O Ataque e o Disfarce Militar
O incidente ocorreu num troço onde a estrada se encontra bastante degradada, na via que assegura a ligação transfronteiriça entre Moçambique e a Tanzânia. Segundo relatos recolhidos pela redação da “Carta”, a abordagem dos atacantes envolveu uma tentativa de farsa:
Um indivíduo encapuzado e armado, envergando um uniforme das Forças Armadas de Defesa de Moçambique (FADM), surgiu na via e sinalizou para que a viatura parasse. O motorista, desconfiando da situação, decidiu ignorar o sinal de paragem e continuou a marcha. Perante a recusa, os atacantes abriram fogo contra a viatura.
Fuga Sob Fogo e Escolta Internacional
Mesmo após ser atingido por disparos nos braços, o condutor demonstrou uma resistência notável, não cessando a viagem para evitar que o grupo fosse capturado. Os passageiros relataram momentos de pânico absoluto durante o percurso até à comunidade de Ninga.
Ao cruzarem a fronteira, os ocupantes foram socorridos e escoltados por uma unidade da Polícia da Tanzânia até à região de Massassi. O motorista recebeu os primeiros socorros em território tanzaniano e encontra-se, neste momento, internado no Hospital de Ndanda, onde recebe cuidados médicos especializados.
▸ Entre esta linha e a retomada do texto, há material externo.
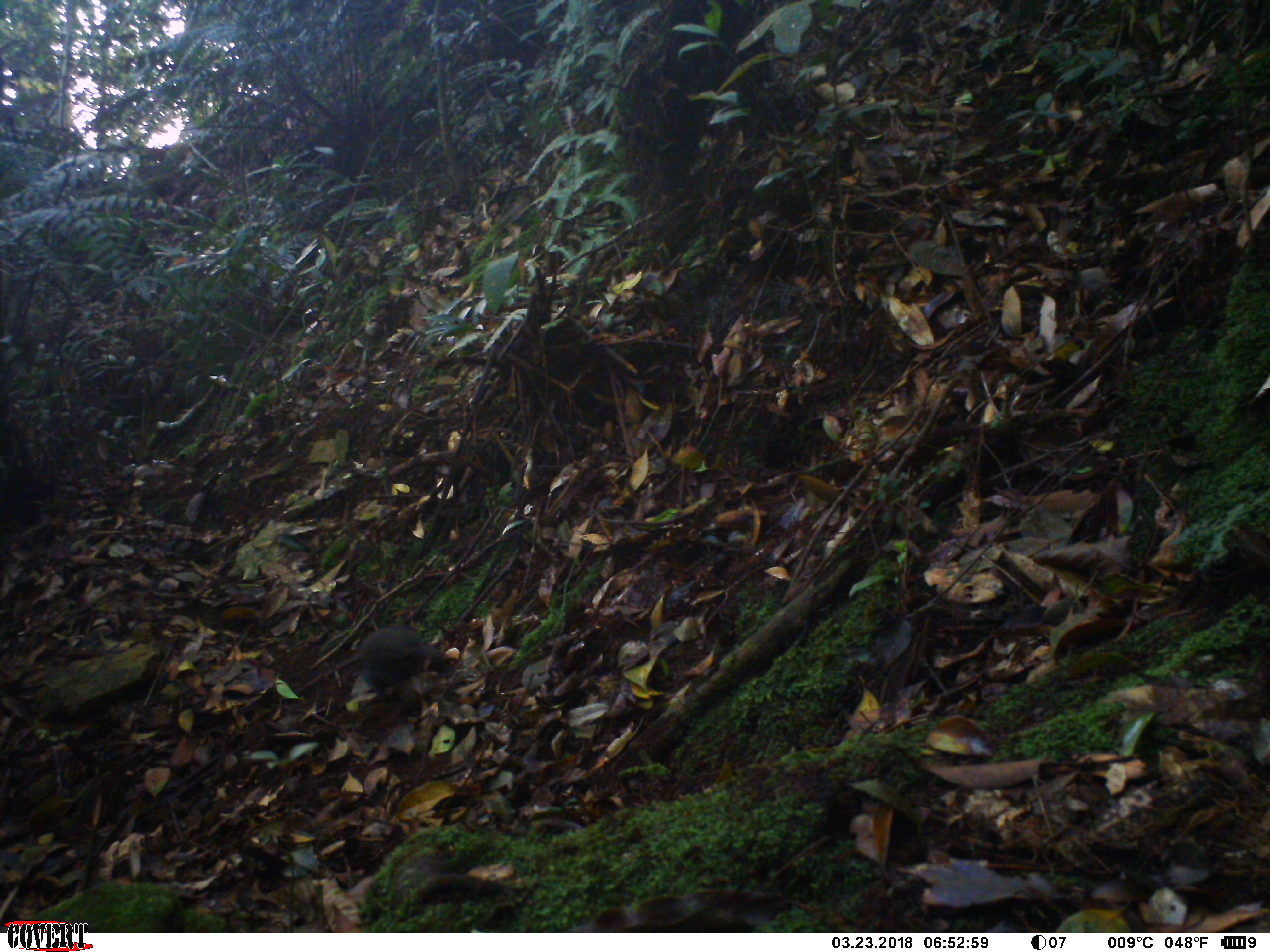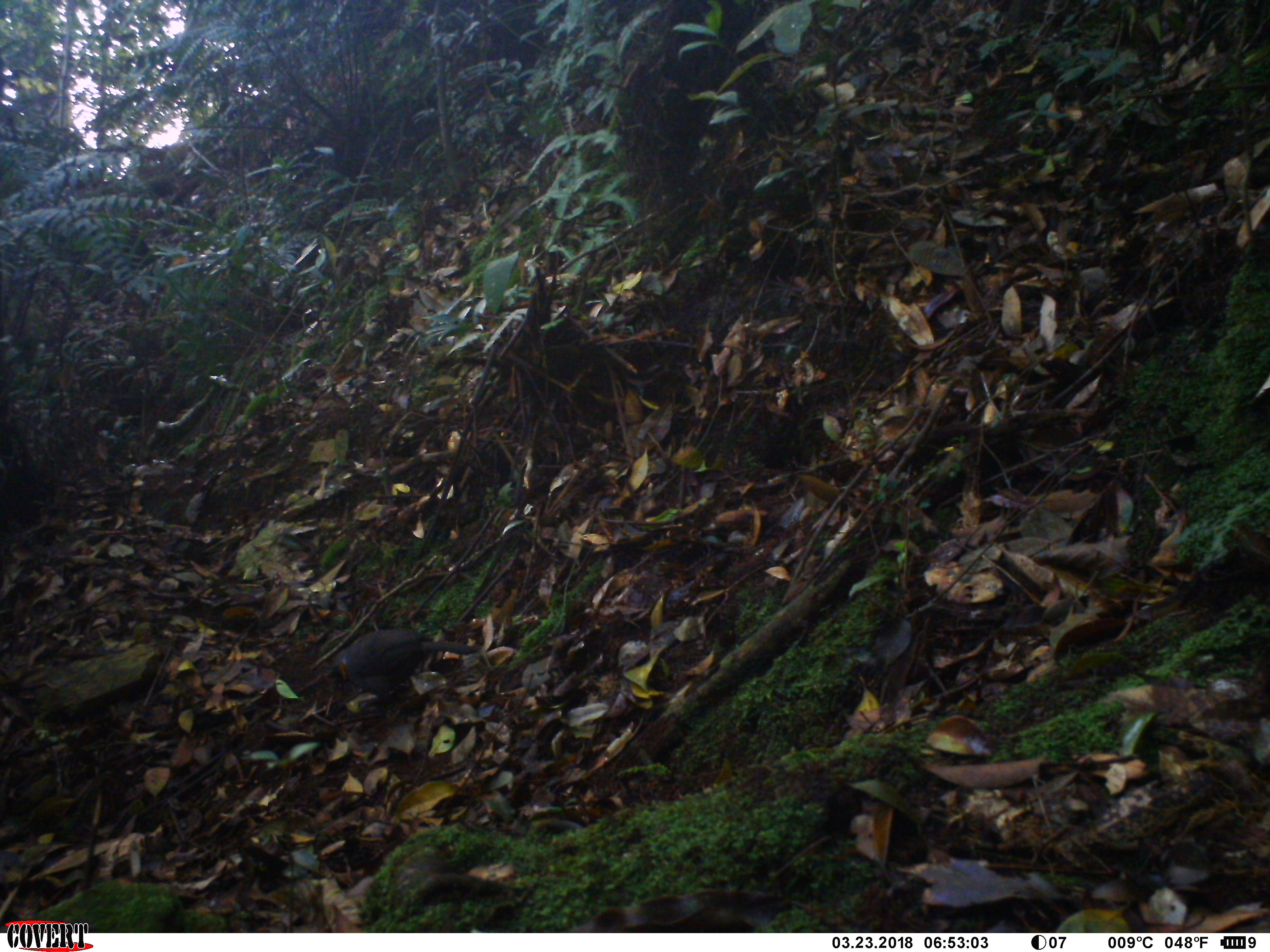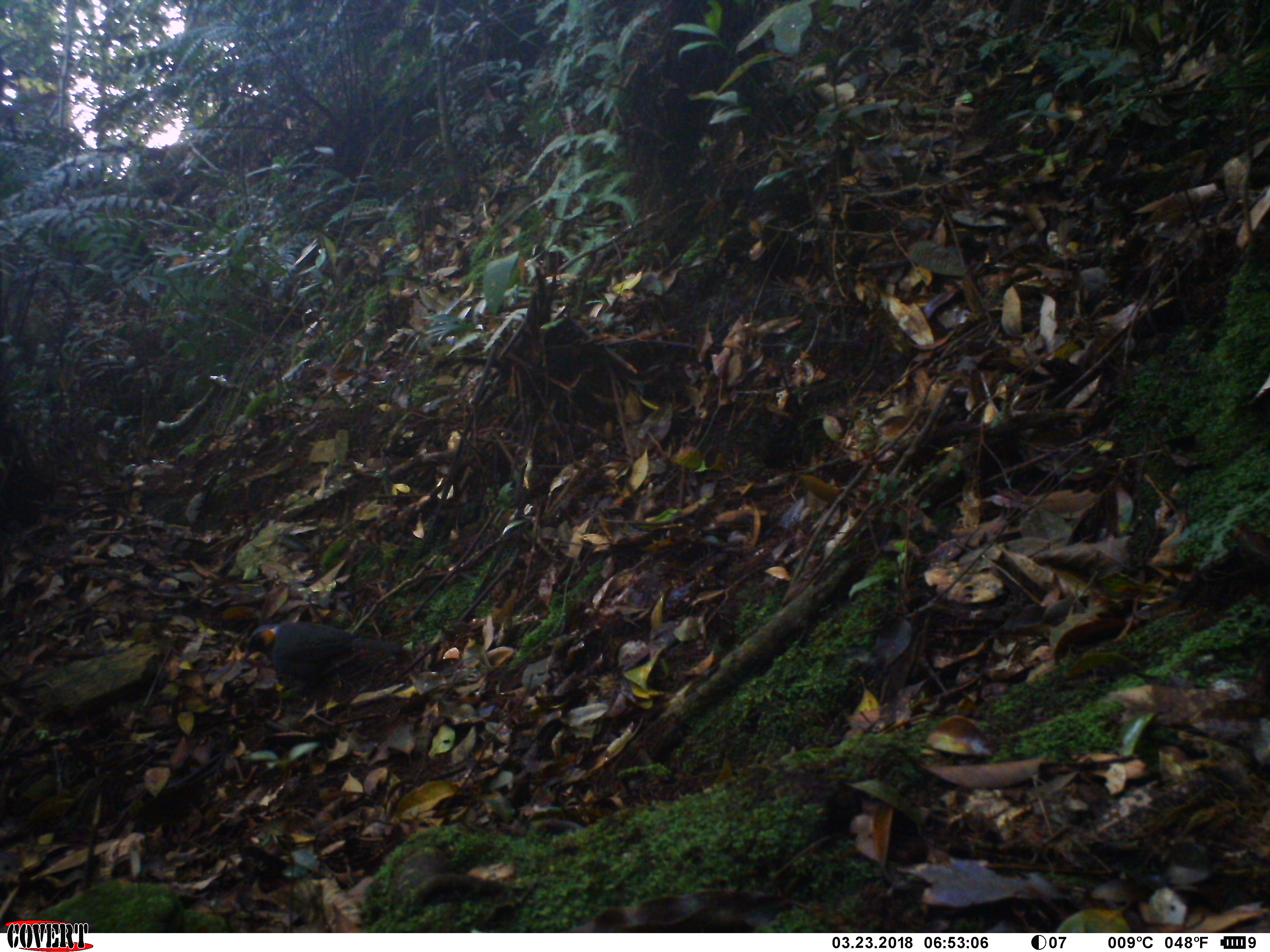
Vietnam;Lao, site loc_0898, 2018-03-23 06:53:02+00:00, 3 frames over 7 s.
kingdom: Animalia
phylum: Chordata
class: Aves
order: Passeriformes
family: Leiothrichidae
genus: Garrulax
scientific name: Garrulax castanotis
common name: rufous-cheeked laughingthrush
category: rufous cheeked laughingthrush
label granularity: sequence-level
Falta de Segurança numa Rota Estratégica
O ataque levanta novamente questões sobre a segurança nas principais vias de Cabo Delgado. A Estrada R1251, que liga a cidade de Pemba à região de Mtwara (no sul da Tanzânia), é uma artéria vital e com elevado fluxo de tráfego.
Apesar da sua importância comercial e social, o percurso não dispõe de posições fixas das Forças de Defesa e Segurança (FDS), uma lacuna que tem sido aproveitada pelos grupos insurgentes para realizar incursões e fustigar quem utiliza aquela via.